J-V characteristics of the solar cell structure a with thermal oxide and b without thermal oxide. 10-nm-thick TiO_x:Nb was deposited in this solar cell

Table 1 Characteristics of silicon quantum dot solar cells with or without the thermal oxide interlayer

Fig. 6

Internal quantum efficiency and reflectance versus wavelength for the fabricated solar cell without thermal oxide layer. The IQE and reflectance were drawn with red and blue, respectively. The TiO_x:Nb layer thickness was 10 nm

Conclusion

We adopted the TiO_x:Nb layer as a P-blocking layer on a Si-QD solar cell.

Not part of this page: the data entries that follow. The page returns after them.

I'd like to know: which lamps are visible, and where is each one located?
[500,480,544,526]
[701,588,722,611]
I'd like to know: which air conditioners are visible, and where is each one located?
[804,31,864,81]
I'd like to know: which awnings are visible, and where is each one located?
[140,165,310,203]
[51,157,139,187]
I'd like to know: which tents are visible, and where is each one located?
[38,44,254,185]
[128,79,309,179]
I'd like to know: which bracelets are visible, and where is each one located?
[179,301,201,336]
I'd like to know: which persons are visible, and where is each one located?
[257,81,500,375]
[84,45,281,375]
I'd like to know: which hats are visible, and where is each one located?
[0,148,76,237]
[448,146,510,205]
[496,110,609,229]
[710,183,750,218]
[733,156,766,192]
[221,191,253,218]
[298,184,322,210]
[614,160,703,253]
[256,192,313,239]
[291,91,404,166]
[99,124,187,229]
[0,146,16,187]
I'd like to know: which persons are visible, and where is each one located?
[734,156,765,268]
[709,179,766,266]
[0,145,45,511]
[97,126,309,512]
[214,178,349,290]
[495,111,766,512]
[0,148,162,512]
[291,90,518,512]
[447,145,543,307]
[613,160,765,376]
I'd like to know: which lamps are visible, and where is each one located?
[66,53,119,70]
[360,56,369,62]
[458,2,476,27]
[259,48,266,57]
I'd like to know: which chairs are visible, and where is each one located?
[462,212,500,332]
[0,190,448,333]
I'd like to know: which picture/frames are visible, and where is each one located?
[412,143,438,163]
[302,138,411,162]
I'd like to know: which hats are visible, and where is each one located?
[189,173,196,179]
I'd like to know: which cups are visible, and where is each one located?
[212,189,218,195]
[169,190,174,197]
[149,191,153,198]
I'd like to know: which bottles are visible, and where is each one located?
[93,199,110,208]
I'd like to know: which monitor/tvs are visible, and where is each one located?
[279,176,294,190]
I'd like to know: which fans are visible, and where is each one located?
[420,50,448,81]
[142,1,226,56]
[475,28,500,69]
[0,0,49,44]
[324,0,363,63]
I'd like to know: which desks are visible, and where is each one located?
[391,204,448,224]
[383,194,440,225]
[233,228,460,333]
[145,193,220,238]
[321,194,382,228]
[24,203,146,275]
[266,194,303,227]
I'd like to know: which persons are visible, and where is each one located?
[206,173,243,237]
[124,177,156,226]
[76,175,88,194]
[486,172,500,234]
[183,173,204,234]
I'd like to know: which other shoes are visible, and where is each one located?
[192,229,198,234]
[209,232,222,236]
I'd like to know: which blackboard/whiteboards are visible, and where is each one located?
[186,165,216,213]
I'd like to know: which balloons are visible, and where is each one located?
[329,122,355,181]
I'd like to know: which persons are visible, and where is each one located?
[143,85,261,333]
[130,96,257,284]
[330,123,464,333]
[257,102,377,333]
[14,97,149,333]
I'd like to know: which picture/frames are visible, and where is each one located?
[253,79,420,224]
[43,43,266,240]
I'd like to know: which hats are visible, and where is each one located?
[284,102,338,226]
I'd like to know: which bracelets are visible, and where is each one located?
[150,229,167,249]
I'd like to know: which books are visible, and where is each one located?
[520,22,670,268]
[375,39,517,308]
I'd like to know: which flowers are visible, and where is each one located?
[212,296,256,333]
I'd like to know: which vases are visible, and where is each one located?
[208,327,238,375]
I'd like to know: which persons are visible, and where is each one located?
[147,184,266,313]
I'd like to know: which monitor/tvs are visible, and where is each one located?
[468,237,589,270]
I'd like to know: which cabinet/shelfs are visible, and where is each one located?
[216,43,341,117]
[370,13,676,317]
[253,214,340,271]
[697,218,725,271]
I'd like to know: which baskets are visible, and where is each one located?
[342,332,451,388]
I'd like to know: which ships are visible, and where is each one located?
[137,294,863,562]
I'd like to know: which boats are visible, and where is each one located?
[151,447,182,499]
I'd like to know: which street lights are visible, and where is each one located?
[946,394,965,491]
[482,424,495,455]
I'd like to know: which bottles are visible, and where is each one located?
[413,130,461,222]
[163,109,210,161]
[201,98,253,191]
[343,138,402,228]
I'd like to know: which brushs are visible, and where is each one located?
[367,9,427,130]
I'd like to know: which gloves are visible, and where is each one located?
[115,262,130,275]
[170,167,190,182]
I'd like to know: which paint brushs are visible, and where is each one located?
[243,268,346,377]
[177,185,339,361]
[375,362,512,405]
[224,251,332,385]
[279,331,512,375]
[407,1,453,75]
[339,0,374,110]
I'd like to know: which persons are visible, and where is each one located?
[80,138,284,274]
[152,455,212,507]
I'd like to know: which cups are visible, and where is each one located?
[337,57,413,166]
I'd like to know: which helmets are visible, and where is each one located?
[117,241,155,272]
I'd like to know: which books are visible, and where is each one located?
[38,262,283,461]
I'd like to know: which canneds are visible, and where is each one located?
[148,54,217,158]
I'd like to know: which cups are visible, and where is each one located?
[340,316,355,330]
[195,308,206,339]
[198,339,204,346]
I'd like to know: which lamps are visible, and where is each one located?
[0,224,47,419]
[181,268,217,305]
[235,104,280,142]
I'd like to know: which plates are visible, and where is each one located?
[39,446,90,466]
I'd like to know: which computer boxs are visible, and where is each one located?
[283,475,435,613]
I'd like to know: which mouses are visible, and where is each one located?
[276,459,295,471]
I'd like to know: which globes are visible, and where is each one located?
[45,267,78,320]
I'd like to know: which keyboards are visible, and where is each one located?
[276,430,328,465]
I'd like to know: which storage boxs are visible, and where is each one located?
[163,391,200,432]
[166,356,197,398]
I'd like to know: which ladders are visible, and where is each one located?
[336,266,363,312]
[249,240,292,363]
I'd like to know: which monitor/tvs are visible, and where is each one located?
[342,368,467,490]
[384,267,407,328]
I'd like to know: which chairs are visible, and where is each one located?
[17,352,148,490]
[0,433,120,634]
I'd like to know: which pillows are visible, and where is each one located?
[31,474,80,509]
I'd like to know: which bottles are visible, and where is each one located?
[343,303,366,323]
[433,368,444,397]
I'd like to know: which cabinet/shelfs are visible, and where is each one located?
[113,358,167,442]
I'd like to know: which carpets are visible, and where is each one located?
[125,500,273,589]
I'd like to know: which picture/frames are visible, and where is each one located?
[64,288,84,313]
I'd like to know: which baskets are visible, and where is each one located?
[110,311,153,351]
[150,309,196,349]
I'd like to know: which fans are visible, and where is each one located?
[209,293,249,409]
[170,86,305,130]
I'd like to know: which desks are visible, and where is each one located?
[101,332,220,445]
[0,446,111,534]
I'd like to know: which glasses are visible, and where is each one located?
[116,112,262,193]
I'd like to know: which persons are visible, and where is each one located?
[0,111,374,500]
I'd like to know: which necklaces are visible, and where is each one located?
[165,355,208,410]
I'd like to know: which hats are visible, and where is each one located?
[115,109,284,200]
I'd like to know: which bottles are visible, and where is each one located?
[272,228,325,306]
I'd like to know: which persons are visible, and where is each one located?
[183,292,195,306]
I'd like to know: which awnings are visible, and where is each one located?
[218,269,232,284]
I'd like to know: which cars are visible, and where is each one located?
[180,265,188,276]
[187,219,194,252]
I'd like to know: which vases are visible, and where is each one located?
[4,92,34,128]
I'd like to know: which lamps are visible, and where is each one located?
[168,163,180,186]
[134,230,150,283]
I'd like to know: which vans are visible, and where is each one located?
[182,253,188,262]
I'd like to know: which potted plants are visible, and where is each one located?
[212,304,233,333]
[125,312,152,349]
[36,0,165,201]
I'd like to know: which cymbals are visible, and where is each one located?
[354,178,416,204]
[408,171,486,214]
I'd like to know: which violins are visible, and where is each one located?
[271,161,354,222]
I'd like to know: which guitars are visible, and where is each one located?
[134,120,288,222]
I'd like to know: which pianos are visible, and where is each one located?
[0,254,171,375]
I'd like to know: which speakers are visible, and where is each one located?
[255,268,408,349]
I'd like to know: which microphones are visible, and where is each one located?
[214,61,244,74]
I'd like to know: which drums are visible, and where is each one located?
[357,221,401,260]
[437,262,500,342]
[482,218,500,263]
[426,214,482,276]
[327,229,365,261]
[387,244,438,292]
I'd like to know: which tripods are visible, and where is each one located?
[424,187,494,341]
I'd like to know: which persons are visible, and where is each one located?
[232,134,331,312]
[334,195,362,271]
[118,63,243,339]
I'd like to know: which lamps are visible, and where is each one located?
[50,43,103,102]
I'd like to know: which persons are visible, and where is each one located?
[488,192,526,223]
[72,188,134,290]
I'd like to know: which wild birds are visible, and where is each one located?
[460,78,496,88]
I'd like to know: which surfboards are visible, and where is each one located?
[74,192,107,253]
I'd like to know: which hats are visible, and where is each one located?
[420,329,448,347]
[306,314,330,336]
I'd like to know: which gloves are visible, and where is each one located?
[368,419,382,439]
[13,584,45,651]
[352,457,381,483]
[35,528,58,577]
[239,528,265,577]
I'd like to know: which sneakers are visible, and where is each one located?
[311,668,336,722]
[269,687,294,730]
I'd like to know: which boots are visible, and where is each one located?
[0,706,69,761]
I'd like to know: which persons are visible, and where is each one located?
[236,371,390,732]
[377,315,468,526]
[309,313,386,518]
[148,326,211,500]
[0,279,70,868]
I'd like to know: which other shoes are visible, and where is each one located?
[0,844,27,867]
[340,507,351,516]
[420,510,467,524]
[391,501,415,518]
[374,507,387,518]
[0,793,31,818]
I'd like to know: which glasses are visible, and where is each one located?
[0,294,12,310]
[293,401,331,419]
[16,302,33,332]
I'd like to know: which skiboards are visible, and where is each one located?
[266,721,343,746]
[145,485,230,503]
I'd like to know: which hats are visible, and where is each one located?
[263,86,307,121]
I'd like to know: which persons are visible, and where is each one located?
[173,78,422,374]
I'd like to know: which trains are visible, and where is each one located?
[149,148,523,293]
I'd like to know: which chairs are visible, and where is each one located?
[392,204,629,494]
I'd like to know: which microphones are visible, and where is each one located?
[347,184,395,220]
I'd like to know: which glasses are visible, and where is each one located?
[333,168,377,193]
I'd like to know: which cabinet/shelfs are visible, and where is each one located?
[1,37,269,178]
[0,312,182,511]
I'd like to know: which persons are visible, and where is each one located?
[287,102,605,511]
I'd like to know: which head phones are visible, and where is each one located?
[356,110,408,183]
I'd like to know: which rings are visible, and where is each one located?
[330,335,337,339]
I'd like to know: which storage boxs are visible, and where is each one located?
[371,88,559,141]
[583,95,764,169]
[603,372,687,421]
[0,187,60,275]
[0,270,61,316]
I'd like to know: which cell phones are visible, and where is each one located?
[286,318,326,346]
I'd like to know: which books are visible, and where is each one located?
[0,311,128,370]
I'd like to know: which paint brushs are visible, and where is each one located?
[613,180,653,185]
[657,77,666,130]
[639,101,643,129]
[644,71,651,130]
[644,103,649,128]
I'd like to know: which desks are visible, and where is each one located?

The dependence of TiO_x:Nb thickness and the existence of the thermal oxide layer on the n-type layer were investigated and the solar cell properties were characterized. The diffusion of P atoms into Si-QDML was suppressed by the 10-nm-thick TiO_x:Nb and ultrathin thermal oxide interlayer. The concentration of diffused P atoms in 10-nm-thick TiO_x:Nb without the thermal oxide layer was about 3 × 10²⁰ cm⁻³, which was over one magnitude less than that without TiO_x:Nb and thermal oxide layer. Besides, the diffusion length decreased from 150 to 100 nm. These declines suggest that the 10-nm-thick TiO_x:Nb influences the P-blocking effect, although the P diffusion was not completely blocked. The solar cell properties with 10-nm-thick TiO_x:Nb were measured. The J-V curve of the solar cell with the thermal oxide was S-shape, whereas that without thermal oxide was improved, especially J_SC (from 0.137 to 1.89 mA/cm²). The results indicate that the thermal oxide layer prevents electrons from moving into n⁺⁺-poly-Si, and carrier collection was improved by removing the carrier-blocking thermal oxide layer. Furthermore, IQE was measured and the edge of the spectrum was about 1000 nm, indicating that the obtained J_SC was derived from the Si-QDs.